Sunday, 15 March 2015

History is Now @ The Hayward - ABSENCE

A short way into the History is Now Exhibition at the Hayward Gallery there is some work by Lucia Nogueira which the labelling describes as having a “preternatural potency”. I like this. But due to the context and positioning (stuck in a corner) the chances of you feeling this effect in the gallery are pretty slim. But hey it says it on the label so that’s ok. This is not to say that the original work does not have this preternatural potency but in this context it is there as a signifier of the actual work. Which is a pretty amazing stunt to pull off, you know having the original thing as a symbol of itself. Nogueira’s work is not about metaphor because it is metaphor and both inhabits and creates a realm free of the “mind forged manacles” of the Newtonian occident. In case you were wondering (and I certainly was) preternatural is like supernatural but having an earthly although extremely unlikely explanation – freak of nature. So this work serves as a reminder of what we are missing which is the language to either explain our problems or find a solution to them. Amresh Sinha wrote a fantastic essay about Adorno’s Aesthetic theory, which clarifies this whole thing about how art is “of itself” – it is not an equivalent of another form of expression.
This is what he says,
“Art as a medium of language is no longer an expression of itself, but loses its character and is subordinated to meaning which poses a threat to its identity”.
So ironically the show at the Hayward is a manifestation of this endangered state that art is currently in. It’s all about the absence of what art really can be i.e. a way of looking at and talking about that which cannot be expressed in any other way. The show really is like that part of a science fiction film where they gain a skewed insight to an arcane civilisation by what the artefacts infer.
This uncanny aura of “the combine” that permeates the show is, in my opinion, not wholly intentional but does demonstrate that art is a powerful force and will ultimately find a way of expressing itself. Someone at the Hayward has noted this atmosphere of dystopian data overload and in the gift shop there are copies of Richard Littler’s disturbing book Discovering Scarfolk which can only be taken as a nod and a wink to the overblown sense of doom in Roger Hiorns’ BSE installation which offers no lateral insight to the material beyond making you feel you’ve travelled in time to a soviet era science museum. But perhaps that is the point – that we have become a culture obsessed by data analysis and an early modernist FAITH in technology to save us.
Did I say? This exhibition is all about the absence of what art can be? Of the absence of metaphor in out culture? We brits were the most zealous adopters of sms and it feels like, more than any other western culture we have allowed this virtual binary experience to shape us. The first space you come to in the show sums this up fantastically well. Simon Fujiwara has a digital David Hockney drawing at the apex of his installation of artefacts. These drawings were at the point in Hockney’s own Royal Academy show when you thought OMG I liked the paintings but please no these are just the intangible skid marks of your love affair with technology whilst you then skip screaming back to the painting of The Sermon on The Mount to regain your love of humanity. My point being that this digital image, as I think Fugiwara was intending to point out, is equivalence. We have somehow allowed exchange language to replace experience. He also includes some brooms from the clear up after the riots in 2011 when the tweeting of the photo of said sweeping devises being held aloft was an act of exhilarating optimism. I like sweeping because it’s an action that really feels like doing something. Not to be confused with tweeting.
Now this absence thing is more interesting than I initially thought because it feels like Derrida’s ghost has come back with a vengeance. How ironic is that hauntology fans!? Jacques Derrida was very interested in the “trace” which imbues every element of communication, which let’s be honest is everything we can see these days such is our level of choreographed awareness.
"mark of the absence of a presence, an always-already absent present" .

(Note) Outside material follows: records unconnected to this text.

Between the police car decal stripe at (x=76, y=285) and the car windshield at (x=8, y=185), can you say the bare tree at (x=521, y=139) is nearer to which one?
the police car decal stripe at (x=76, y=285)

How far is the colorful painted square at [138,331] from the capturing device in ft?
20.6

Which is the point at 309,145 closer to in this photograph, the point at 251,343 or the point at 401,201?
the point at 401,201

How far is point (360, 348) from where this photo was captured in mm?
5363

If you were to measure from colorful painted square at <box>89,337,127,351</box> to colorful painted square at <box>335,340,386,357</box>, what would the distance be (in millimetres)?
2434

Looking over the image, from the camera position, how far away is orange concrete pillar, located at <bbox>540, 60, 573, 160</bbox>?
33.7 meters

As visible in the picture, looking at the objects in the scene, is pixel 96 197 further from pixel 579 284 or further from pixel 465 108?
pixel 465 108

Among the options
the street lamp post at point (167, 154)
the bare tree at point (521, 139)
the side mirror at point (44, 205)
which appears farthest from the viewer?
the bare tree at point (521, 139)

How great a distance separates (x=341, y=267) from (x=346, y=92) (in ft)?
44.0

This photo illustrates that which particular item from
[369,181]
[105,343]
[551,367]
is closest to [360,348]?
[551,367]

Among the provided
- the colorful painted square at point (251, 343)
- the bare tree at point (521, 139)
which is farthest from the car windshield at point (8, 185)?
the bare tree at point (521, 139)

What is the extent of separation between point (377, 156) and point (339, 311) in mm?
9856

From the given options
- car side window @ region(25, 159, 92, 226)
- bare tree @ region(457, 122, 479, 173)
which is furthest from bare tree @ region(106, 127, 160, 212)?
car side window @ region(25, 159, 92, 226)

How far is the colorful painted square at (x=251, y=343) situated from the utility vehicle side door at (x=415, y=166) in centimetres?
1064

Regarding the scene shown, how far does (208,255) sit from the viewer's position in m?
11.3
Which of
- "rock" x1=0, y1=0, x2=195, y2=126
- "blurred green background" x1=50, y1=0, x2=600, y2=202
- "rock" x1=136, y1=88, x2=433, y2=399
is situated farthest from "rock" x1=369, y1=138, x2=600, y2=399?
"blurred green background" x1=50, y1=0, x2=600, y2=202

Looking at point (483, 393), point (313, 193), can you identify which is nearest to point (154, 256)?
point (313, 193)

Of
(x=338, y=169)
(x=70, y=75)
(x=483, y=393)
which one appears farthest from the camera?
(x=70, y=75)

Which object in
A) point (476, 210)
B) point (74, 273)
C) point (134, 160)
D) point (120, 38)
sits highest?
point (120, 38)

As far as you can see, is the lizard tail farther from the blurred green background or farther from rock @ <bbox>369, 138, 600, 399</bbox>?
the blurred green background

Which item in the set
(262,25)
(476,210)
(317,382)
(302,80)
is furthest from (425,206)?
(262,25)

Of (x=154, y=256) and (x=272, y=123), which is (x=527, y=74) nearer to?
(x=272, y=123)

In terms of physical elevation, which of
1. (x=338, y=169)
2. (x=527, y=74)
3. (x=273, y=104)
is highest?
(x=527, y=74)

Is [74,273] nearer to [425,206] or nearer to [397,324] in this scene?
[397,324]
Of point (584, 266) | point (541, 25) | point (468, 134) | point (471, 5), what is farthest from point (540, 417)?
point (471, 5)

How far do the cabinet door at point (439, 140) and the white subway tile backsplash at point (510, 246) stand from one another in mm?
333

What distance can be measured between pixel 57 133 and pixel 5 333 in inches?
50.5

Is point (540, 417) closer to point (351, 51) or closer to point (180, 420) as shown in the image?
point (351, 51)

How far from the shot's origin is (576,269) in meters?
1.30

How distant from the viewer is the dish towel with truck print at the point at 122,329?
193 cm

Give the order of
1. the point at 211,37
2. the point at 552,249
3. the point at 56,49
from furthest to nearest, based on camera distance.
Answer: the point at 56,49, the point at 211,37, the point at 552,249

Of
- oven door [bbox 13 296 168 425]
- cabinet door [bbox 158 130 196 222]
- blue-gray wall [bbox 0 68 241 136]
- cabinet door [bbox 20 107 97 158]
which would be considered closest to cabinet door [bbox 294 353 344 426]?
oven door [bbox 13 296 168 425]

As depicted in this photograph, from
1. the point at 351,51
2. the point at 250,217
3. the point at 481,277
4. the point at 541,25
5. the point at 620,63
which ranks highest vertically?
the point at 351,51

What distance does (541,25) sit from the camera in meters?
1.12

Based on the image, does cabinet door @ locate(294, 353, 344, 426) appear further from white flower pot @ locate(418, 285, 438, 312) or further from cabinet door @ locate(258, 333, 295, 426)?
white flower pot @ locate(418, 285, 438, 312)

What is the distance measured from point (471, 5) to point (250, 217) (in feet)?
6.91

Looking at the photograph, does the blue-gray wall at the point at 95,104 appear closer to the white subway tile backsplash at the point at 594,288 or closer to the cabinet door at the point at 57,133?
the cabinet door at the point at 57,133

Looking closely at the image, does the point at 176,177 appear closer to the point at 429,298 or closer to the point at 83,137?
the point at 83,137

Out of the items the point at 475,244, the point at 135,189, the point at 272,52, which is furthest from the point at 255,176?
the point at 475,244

It takes Richard Wentworth to rekindle a flicker of spirit from the ashes of  the previous post-promethean take on British culture. He reminds us of the nobility of our creative aspirations after the war. Henry Moore and Paul Nash who he has chosen to feature both fused life and art. They made culture that was of the landscape from which it emerged. The paradigm that has caused the catastrophic tip away from metaphor is obvious really. It has its roots in Clement Greenberg’s hope that we artists should develop a system of critical analysis and this is now soundly fused to the system of funding application that has seeped through the art world making it almost impossible for an artist to think via the work itself. They must know what they are going to do before and then make an equivalent of those ideas. This means that we end up with only the least metaphorical kind of art where clarity of intention is the remaining vestige of the sacred act of creating. Wentworths contribution is not like a dystopian science-fiction narrative rather it is like opening a tomb and weeping at the discovery of the profound and sadly unassailable poetry of a lost culture. Go see.